Case of Guyanese man accused of killing 92-year-old New Yorker triggers immigration row

New York City and federal officials are at loggerheads over immigration policy following a 92-year-old woman’s rape and murder allegedly by undocumented Guyanese man Reeaz Khan.

The federal immigration officials are blaming the city’s sanctuary policy for enabling the crime and City Hall, in turn, has criticised the federal officials for using the tragedy to trumpet their immigration agenda.

Khan, 21, had confessed to the slaying of elderly Maria Fuentes outside her home in Queens after authorities picked him up last week. He was subsequently charged on Friday with murder and sexual assault.

The New York Daily News reported yesterday that Thomas Decker, field office director for the U.S. Immigration and Customs Enforcement (ICE) removal operations accused the NY Police Department of ignoring a federal request to turn over Khan, who was busted in November for assaulting his father, and charged that this left the man free to kill Fuentes six weeks later.

“Clearly the politicians care more about criminal illegal aliens than the citizens they are elected to serve and protect,” Decker was quoted as saying. “It was a deadly choice to release a man on an active ICE detainer back on the streets, and now he faces new charges, including murder,” he added.

The Daily News report said that the NYPD and City Hall fired back in tandem at the allegations and blasted the federal immigration officials for using the tragedy to trumpet their immigration agenda.

The newspaper reported that the police first issued a statement refuting ICE’s version of what happened, insisting the department was never notified about any detainer in this case. A City Hall source echoed the police account, adding that the city’s standard for turning over suspects was conviction rather than just allegations.
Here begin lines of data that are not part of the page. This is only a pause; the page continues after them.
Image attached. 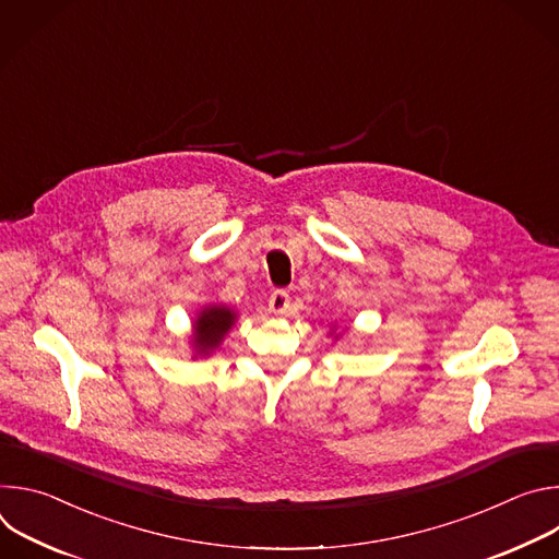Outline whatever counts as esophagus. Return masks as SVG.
Instances as JSON below:
<instances>
[{
  "instance_id": "34e87169",
  "label": "esophagus",
  "mask_w": 559,
  "mask_h": 559,
  "mask_svg": "<svg viewBox=\"0 0 559 559\" xmlns=\"http://www.w3.org/2000/svg\"><path fill=\"white\" fill-rule=\"evenodd\" d=\"M270 309L274 313H287L289 311V294L285 289H276L270 296Z\"/></svg>"
}]
</instances>
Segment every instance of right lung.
<instances>
[{
	"mask_svg": "<svg viewBox=\"0 0 559 559\" xmlns=\"http://www.w3.org/2000/svg\"><path fill=\"white\" fill-rule=\"evenodd\" d=\"M234 311L227 307H207L199 316L194 328V343L201 354H207L218 347L227 330L234 325Z\"/></svg>",
	"mask_w": 559,
	"mask_h": 559,
	"instance_id": "1",
	"label": "right lung"
}]
</instances>
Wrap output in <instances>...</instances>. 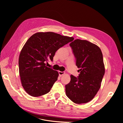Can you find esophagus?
<instances>
[{
	"label": "esophagus",
	"instance_id": "34e87169",
	"mask_svg": "<svg viewBox=\"0 0 123 123\" xmlns=\"http://www.w3.org/2000/svg\"><path fill=\"white\" fill-rule=\"evenodd\" d=\"M58 73H59V75L61 77L63 75H64V74L65 73V72H64V71H62H62H58Z\"/></svg>",
	"mask_w": 123,
	"mask_h": 123
}]
</instances>
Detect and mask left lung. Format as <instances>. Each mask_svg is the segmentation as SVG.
Segmentation results:
<instances>
[{
  "mask_svg": "<svg viewBox=\"0 0 123 123\" xmlns=\"http://www.w3.org/2000/svg\"><path fill=\"white\" fill-rule=\"evenodd\" d=\"M70 46L80 73L77 77L71 75L70 83L65 86L66 93L74 103H86L100 87L105 74L103 54L98 46L86 40L75 39Z\"/></svg>",
  "mask_w": 123,
  "mask_h": 123,
  "instance_id": "1",
  "label": "left lung"
}]
</instances>
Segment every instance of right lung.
<instances>
[{"label":"right lung","mask_w":123,"mask_h":123,"mask_svg":"<svg viewBox=\"0 0 123 123\" xmlns=\"http://www.w3.org/2000/svg\"><path fill=\"white\" fill-rule=\"evenodd\" d=\"M73 39L51 32L36 33L28 39L18 62L21 82L27 93L38 97L50 91L58 73L47 67L46 63L52 62L57 50Z\"/></svg>","instance_id":"1"}]
</instances>
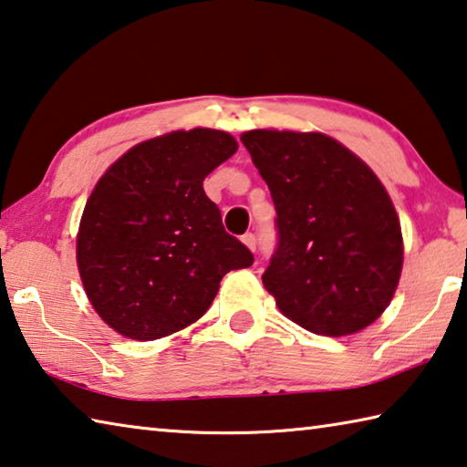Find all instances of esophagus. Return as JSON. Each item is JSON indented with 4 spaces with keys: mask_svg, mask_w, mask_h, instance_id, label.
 Masks as SVG:
<instances>
[{
    "mask_svg": "<svg viewBox=\"0 0 467 467\" xmlns=\"http://www.w3.org/2000/svg\"><path fill=\"white\" fill-rule=\"evenodd\" d=\"M241 241L247 244V247L251 249V251H255L257 249V239H255V234L253 233H244L243 236H241Z\"/></svg>",
    "mask_w": 467,
    "mask_h": 467,
    "instance_id": "esophagus-1",
    "label": "esophagus"
}]
</instances>
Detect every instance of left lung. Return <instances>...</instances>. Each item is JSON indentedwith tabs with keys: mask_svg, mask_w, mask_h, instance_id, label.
<instances>
[{
	"mask_svg": "<svg viewBox=\"0 0 467 467\" xmlns=\"http://www.w3.org/2000/svg\"><path fill=\"white\" fill-rule=\"evenodd\" d=\"M241 140L277 212V249L261 275L277 308L317 335L369 327L392 300L404 257L384 185L327 134L249 130Z\"/></svg>",
	"mask_w": 467,
	"mask_h": 467,
	"instance_id": "left-lung-1",
	"label": "left lung"
}]
</instances>
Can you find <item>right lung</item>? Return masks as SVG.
<instances>
[{"label":"right lung","instance_id":"right-lung-1","mask_svg":"<svg viewBox=\"0 0 467 467\" xmlns=\"http://www.w3.org/2000/svg\"><path fill=\"white\" fill-rule=\"evenodd\" d=\"M239 145L228 132L175 130L139 142L101 175L83 210L78 267L106 325L134 341L177 333L210 308L253 253L204 192Z\"/></svg>","mask_w":467,"mask_h":467}]
</instances>
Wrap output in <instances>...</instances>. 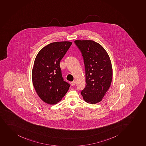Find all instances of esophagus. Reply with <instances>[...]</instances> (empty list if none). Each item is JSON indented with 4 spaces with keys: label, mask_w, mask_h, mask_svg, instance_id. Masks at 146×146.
Returning <instances> with one entry per match:
<instances>
[{
    "label": "esophagus",
    "mask_w": 146,
    "mask_h": 146,
    "mask_svg": "<svg viewBox=\"0 0 146 146\" xmlns=\"http://www.w3.org/2000/svg\"><path fill=\"white\" fill-rule=\"evenodd\" d=\"M70 84H71V86H74V85H75V82L74 81L71 82V83H70Z\"/></svg>",
    "instance_id": "1"
}]
</instances>
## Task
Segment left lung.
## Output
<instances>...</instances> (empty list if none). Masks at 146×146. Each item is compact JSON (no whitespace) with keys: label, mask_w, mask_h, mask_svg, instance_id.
<instances>
[{"label":"left lung","mask_w":146,"mask_h":146,"mask_svg":"<svg viewBox=\"0 0 146 146\" xmlns=\"http://www.w3.org/2000/svg\"><path fill=\"white\" fill-rule=\"evenodd\" d=\"M81 51L86 71V86L81 94L88 103L102 101L111 86L112 69L107 52L98 43L92 40H75Z\"/></svg>","instance_id":"1"}]
</instances>
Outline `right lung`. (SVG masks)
I'll use <instances>...</instances> for the list:
<instances>
[{"instance_id":"obj_1","label":"right lung","mask_w":146,"mask_h":146,"mask_svg":"<svg viewBox=\"0 0 146 146\" xmlns=\"http://www.w3.org/2000/svg\"><path fill=\"white\" fill-rule=\"evenodd\" d=\"M72 44L69 41L50 43L41 49L35 58L33 84L39 97L48 104H57L69 89V84L63 80L60 64Z\"/></svg>"}]
</instances>
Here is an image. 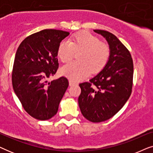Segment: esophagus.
Returning a JSON list of instances; mask_svg holds the SVG:
<instances>
[{"label": "esophagus", "mask_w": 153, "mask_h": 153, "mask_svg": "<svg viewBox=\"0 0 153 153\" xmlns=\"http://www.w3.org/2000/svg\"><path fill=\"white\" fill-rule=\"evenodd\" d=\"M75 84H76V83L74 82V81H72V80L69 81V85H70V86H72V85H74Z\"/></svg>", "instance_id": "1"}]
</instances>
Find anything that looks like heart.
I'll use <instances>...</instances> for the list:
<instances>
[{
  "label": "heart",
  "instance_id": "b5f03b06",
  "mask_svg": "<svg viewBox=\"0 0 153 153\" xmlns=\"http://www.w3.org/2000/svg\"><path fill=\"white\" fill-rule=\"evenodd\" d=\"M78 52V61L71 62L60 69L62 75L74 81L86 78L91 72H101L110 56L109 46L87 31L73 35L70 42L62 41L58 45L57 56L60 61L65 63Z\"/></svg>",
  "mask_w": 153,
  "mask_h": 153
}]
</instances>
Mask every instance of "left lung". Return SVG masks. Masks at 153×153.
<instances>
[{
	"instance_id": "left-lung-1",
	"label": "left lung",
	"mask_w": 153,
	"mask_h": 153,
	"mask_svg": "<svg viewBox=\"0 0 153 153\" xmlns=\"http://www.w3.org/2000/svg\"><path fill=\"white\" fill-rule=\"evenodd\" d=\"M106 39L110 56L104 68L89 82L79 84L78 101L87 120L100 123L116 114L128 100L133 82V60L128 49L114 34L94 30Z\"/></svg>"
}]
</instances>
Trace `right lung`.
Instances as JSON below:
<instances>
[{
    "mask_svg": "<svg viewBox=\"0 0 153 153\" xmlns=\"http://www.w3.org/2000/svg\"><path fill=\"white\" fill-rule=\"evenodd\" d=\"M69 34L60 30H42L25 38L16 52L12 74L14 91L25 111L37 120L55 116L69 85L64 76L47 81L57 72L58 45Z\"/></svg>",
    "mask_w": 153,
    "mask_h": 153,
    "instance_id": "add662e5",
    "label": "right lung"
}]
</instances>
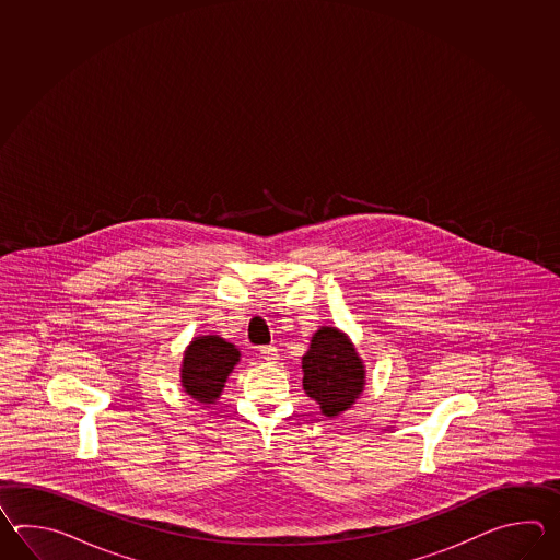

“We mourn with the family of Ms Fuentes,” said mayoral spokeswoman Olivia Lapeyrolerie. “If Mr Khan is convicted, the city will cooperate with federal officials in accordance with local law. It is shameful that the Trump Administration is politicising this tragedy.”

The Daily News report said that Khan remains jailed on Rikers Island. Fuentes was strangled and found on the sidewalk at Liberty Avenue and 127th Street in Richmond Hill, just a block from her home, around midnight last week Monday. The elderly Queens resident was scavenging for returnable bottles and cans to collect a few extra dollars at the time, the Daily News reported.

The report said that ICE officials indicated that they targeted Khan following the Nov. 27 attack on his dad with a broken coffee cup, only to get the cold shoulder in their effort to deport the suspect because of the city’s sanctuary policies. Khan was arraigned on charges of assault and criminal possession of a weapon and released after cutting his dad in the chest and arm with the mug.

Six weeks later, he was on the Queens streets at the same time that Fuentes was walking through Richmond Hill shortly after midnight on Jan. 6. His brother called police to identify Reeaz as the suspect after a video of the horrifying incident was released by police, the newspaper reported.

The sobbing, sniffling suspect denied any part in the elderly woman’s death during an exclusive Rikers Island interview with the Daily News.

The newspaper reported that Decker said his agency filed a second detainer Monday with the NYPD in hopes of taking Khan into custody following the murder arrest, adding that the suspect was an “unlawfully present Guyanese national.”

Decker further criticised the city’s policy. New York’s sanctuary status “repeatedly protects criminal aliens who show little regard for the laws of this nation,” he said.